REQUIREMENTS → Could you rewrite the material below with every "slate roof" replaced by "tiled roof" and nothing else changed?
— START OF INFORMATION GIVEN —
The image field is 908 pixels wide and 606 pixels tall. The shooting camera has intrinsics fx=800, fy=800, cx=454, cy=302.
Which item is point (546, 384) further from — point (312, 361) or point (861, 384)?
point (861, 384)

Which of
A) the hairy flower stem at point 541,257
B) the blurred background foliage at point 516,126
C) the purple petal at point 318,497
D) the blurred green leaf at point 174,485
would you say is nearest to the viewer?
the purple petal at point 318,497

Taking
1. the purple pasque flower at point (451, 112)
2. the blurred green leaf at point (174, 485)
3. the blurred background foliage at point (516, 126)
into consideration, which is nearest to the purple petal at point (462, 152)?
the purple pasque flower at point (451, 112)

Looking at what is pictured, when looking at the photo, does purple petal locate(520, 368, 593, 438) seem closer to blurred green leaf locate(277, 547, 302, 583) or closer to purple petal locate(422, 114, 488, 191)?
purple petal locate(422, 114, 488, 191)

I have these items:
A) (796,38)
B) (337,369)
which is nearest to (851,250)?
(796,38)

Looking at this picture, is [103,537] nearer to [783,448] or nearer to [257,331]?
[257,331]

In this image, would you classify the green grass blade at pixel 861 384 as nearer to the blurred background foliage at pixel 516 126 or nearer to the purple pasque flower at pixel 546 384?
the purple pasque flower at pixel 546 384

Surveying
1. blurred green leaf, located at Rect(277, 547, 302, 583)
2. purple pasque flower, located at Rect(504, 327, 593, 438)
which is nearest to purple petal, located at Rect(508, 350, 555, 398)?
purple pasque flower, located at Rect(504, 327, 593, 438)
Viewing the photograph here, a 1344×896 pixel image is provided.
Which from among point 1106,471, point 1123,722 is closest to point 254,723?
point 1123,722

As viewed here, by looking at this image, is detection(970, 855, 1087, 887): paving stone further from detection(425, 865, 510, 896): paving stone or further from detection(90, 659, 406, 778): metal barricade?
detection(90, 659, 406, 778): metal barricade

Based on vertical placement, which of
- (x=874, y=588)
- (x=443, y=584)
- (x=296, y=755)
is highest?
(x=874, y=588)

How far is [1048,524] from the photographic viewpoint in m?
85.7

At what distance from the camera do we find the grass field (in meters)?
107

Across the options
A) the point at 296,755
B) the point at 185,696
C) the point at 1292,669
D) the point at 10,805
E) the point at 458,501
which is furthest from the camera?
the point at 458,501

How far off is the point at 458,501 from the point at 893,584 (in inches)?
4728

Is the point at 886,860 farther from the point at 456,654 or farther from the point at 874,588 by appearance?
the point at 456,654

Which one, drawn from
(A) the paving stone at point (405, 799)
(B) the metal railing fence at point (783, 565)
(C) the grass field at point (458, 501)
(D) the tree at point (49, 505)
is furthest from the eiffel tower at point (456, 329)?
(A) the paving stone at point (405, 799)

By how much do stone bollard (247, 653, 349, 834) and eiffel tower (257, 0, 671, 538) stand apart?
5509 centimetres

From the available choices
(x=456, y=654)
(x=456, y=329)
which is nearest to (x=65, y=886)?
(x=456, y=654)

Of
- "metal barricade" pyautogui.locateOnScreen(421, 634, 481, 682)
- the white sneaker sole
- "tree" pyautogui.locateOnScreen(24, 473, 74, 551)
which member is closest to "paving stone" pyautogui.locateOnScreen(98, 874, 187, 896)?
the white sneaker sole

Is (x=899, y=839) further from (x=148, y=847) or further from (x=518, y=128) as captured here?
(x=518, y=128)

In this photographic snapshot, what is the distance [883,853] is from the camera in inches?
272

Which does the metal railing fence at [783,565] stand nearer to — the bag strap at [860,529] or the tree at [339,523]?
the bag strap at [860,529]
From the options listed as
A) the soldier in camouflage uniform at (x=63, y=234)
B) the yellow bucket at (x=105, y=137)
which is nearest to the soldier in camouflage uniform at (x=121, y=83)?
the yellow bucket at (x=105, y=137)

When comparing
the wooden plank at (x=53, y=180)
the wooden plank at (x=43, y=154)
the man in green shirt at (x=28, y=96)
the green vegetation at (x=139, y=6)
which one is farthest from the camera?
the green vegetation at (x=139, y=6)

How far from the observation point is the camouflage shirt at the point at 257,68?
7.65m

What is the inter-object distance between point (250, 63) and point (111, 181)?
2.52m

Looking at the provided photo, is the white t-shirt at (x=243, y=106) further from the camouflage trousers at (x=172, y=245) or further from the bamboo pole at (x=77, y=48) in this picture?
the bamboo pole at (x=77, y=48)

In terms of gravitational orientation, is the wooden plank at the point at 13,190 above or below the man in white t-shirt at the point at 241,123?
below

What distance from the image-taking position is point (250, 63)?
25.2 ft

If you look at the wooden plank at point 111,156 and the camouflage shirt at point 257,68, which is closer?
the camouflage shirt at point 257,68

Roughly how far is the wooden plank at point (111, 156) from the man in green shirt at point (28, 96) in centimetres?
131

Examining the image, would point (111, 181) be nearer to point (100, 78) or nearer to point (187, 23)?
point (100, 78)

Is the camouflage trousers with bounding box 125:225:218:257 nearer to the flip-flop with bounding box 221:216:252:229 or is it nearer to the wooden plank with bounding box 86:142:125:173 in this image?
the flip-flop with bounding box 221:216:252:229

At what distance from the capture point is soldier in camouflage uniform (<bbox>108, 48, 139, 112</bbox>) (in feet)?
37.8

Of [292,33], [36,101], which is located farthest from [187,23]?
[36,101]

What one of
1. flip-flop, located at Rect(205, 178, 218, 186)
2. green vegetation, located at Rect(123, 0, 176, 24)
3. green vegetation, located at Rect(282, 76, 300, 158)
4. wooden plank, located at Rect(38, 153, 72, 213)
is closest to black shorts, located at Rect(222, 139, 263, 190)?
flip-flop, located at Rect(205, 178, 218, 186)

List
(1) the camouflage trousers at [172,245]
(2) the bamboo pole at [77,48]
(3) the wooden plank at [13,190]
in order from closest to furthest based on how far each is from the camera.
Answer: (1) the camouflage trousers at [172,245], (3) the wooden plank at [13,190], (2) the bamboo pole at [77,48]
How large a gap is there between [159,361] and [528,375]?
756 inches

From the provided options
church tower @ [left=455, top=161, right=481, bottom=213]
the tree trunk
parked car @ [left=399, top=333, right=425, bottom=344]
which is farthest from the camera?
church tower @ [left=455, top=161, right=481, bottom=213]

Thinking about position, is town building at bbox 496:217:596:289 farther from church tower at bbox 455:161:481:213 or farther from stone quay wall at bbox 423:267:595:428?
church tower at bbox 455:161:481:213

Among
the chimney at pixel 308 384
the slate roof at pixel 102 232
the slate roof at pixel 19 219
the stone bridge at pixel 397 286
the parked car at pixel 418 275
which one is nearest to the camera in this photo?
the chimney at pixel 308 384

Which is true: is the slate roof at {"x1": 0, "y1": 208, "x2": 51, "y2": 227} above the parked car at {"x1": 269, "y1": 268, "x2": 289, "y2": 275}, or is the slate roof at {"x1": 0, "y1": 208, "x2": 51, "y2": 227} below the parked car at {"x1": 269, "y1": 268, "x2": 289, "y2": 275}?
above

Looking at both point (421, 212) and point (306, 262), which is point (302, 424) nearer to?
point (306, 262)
— END OF INFORMATION GIVEN —
CORRECT OUTPUT →
The image field is 908 pixels wide and 606 pixels tall. The shooting camera has intrinsics fx=800, fy=800, cx=454, cy=302.
Which item is point (546, 384) further from — point (312, 361) or point (861, 384)?
point (861, 384)

Which of
A) the hairy flower stem at point 541,257
B) the blurred background foliage at point 516,126
C) the purple petal at point 318,497
D) the blurred green leaf at point 174,485
would you say is nearest to the viewer?
the purple petal at point 318,497

Taking
1. the purple pasque flower at point (451, 112)
2. the blurred green leaf at point (174, 485)
3. the blurred background foliage at point (516, 126)
into consideration, which is nearest to the purple petal at point (462, 152)?
the purple pasque flower at point (451, 112)

Looking at what is pictured, when looking at the photo, does purple petal locate(520, 368, 593, 438) seem closer to blurred green leaf locate(277, 547, 302, 583) or closer to purple petal locate(422, 114, 488, 191)?
purple petal locate(422, 114, 488, 191)

I have these items:
A) (796,38)
B) (337,369)
which is nearest to (851,250)?
(796,38)

Looking at this picture, is [103,537] nearer to [783,448] or nearer to [257,331]?
[257,331]

In this image, would you classify the green grass blade at pixel 861 384 as nearer to the blurred background foliage at pixel 516 126 or nearer to the purple pasque flower at pixel 546 384?
the purple pasque flower at pixel 546 384

Surveying
1. blurred green leaf, located at Rect(277, 547, 302, 583)
2. purple pasque flower, located at Rect(504, 327, 593, 438)
which is nearest to purple petal, located at Rect(508, 350, 555, 398)?
purple pasque flower, located at Rect(504, 327, 593, 438)
Viewing the photograph here, a 1344×896 pixel image is provided.
Which from among point 1106,471, point 1123,722 is closest to point 254,723?
point 1123,722

As viewed here, by looking at this image, is detection(970, 855, 1087, 887): paving stone further from detection(425, 865, 510, 896): paving stone or further from detection(90, 659, 406, 778): metal barricade?
detection(90, 659, 406, 778): metal barricade

Based on vertical placement, which of
- (x=874, y=588)
- (x=443, y=584)
- (x=296, y=755)
is highest?
(x=874, y=588)

How far is [1048,524] from the photographic viewpoint in m?
85.7

At what distance from the camera do we find the grass field (in meters)?
107

Across the options
A) the point at 296,755
B) the point at 185,696
C) the point at 1292,669
D) the point at 10,805
E) the point at 458,501
which is furthest from the camera?
the point at 458,501

How far off is the point at 458,501 from the point at 893,584 (in inches)?
4728

Is the point at 886,860 farther from the point at 456,654 or farther from the point at 874,588 by appearance?
the point at 456,654

Which one, drawn from
(A) the paving stone at point (405, 799)
(B) the metal railing fence at point (783, 565)
(C) the grass field at point (458, 501)
(D) the tree at point (49, 505)
is furthest from the eiffel tower at point (456, 329)?
(A) the paving stone at point (405, 799)

By how much do stone bollard (247, 653, 349, 834) and eiffel tower (257, 0, 671, 538) stand apart?
5509 centimetres

From the available choices
(x=456, y=654)
(x=456, y=329)
which is nearest to (x=65, y=886)?
(x=456, y=654)

Of
- "metal barricade" pyautogui.locateOnScreen(421, 634, 481, 682)
- the white sneaker sole
- "tree" pyautogui.locateOnScreen(24, 473, 74, 551)
which member is closest to "paving stone" pyautogui.locateOnScreen(98, 874, 187, 896)?
the white sneaker sole

Is (x=899, y=839) further from (x=148, y=847) or further from (x=518, y=128) as captured here?
(x=518, y=128)

In this photographic snapshot, what is the distance [883,853] is from the camera in inches?
272

Which does the metal railing fence at [783,565] stand nearer to — the bag strap at [860,529] or the tree at [339,523]?
the bag strap at [860,529]
From the options listed as
A) the soldier in camouflage uniform at (x=63, y=234)
B) the yellow bucket at (x=105, y=137)
which is nearest to the soldier in camouflage uniform at (x=121, y=83)?
the yellow bucket at (x=105, y=137)

When comparing
the wooden plank at (x=53, y=180)
the wooden plank at (x=43, y=154)
the man in green shirt at (x=28, y=96)
the green vegetation at (x=139, y=6)
which one is farthest from the camera?
the green vegetation at (x=139, y=6)

How far from the observation point is the camouflage shirt at the point at 257,68?
7.65m

What is the inter-object distance between point (250, 63) and point (111, 181)?
2.52m

Looking at the provided photo, is the white t-shirt at (x=243, y=106) further from the camouflage trousers at (x=172, y=245) or further from the bamboo pole at (x=77, y=48) in this picture?
the bamboo pole at (x=77, y=48)

In terms of gravitational orientation, is the wooden plank at the point at 13,190 above or below the man in white t-shirt at the point at 241,123?
below

What distance from the image-taking position is point (250, 63)?
25.2 ft

If you look at the wooden plank at point 111,156 and the camouflage shirt at point 257,68, which is closer?
the camouflage shirt at point 257,68

Roughly how far is the wooden plank at point (111, 156) from the man in green shirt at point (28, 96) in centimetres?
131

Examining the image, would point (111, 181) be nearer to point (100, 78) or nearer to point (187, 23)?
point (100, 78)

Is the camouflage trousers with bounding box 125:225:218:257 nearer to the flip-flop with bounding box 221:216:252:229 or is it nearer to the wooden plank with bounding box 86:142:125:173 in this image?
the flip-flop with bounding box 221:216:252:229

At what distance from the capture point is soldier in camouflage uniform (<bbox>108, 48, 139, 112</bbox>) (in feet)?
37.8

Of [292,33], [36,101], which is located farthest from [187,23]?
[36,101]

What one of
1. flip-flop, located at Rect(205, 178, 218, 186)
2. green vegetation, located at Rect(123, 0, 176, 24)
3. green vegetation, located at Rect(282, 76, 300, 158)
4. wooden plank, located at Rect(38, 153, 72, 213)
is closest to black shorts, located at Rect(222, 139, 263, 190)?
flip-flop, located at Rect(205, 178, 218, 186)

List
(1) the camouflage trousers at [172,245]
(2) the bamboo pole at [77,48]
(3) the wooden plank at [13,190]
in order from closest to furthest based on how far each is from the camera.
Answer: (1) the camouflage trousers at [172,245], (3) the wooden plank at [13,190], (2) the bamboo pole at [77,48]
How large a gap is there between [159,361] and [528,375]?
756 inches

From the provided options
church tower @ [left=455, top=161, right=481, bottom=213]
the tree trunk
parked car @ [left=399, top=333, right=425, bottom=344]
which is farthest from the camera?
church tower @ [left=455, top=161, right=481, bottom=213]

Thinking about position, is town building at bbox 496:217:596:289 farther from church tower at bbox 455:161:481:213 or farther from stone quay wall at bbox 423:267:595:428?
church tower at bbox 455:161:481:213

Among
the chimney at pixel 308 384
the tiled roof at pixel 102 232
the tiled roof at pixel 19 219
the stone bridge at pixel 397 286
the parked car at pixel 418 275
which one is nearest to the camera in this photo?
the chimney at pixel 308 384

Which is true: is the tiled roof at {"x1": 0, "y1": 208, "x2": 51, "y2": 227} above the parked car at {"x1": 269, "y1": 268, "x2": 289, "y2": 275}, or is the tiled roof at {"x1": 0, "y1": 208, "x2": 51, "y2": 227} below the parked car at {"x1": 269, "y1": 268, "x2": 289, "y2": 275}?
above

Looking at both point (421, 212) and point (306, 262), which is point (302, 424) nearer to?
point (306, 262)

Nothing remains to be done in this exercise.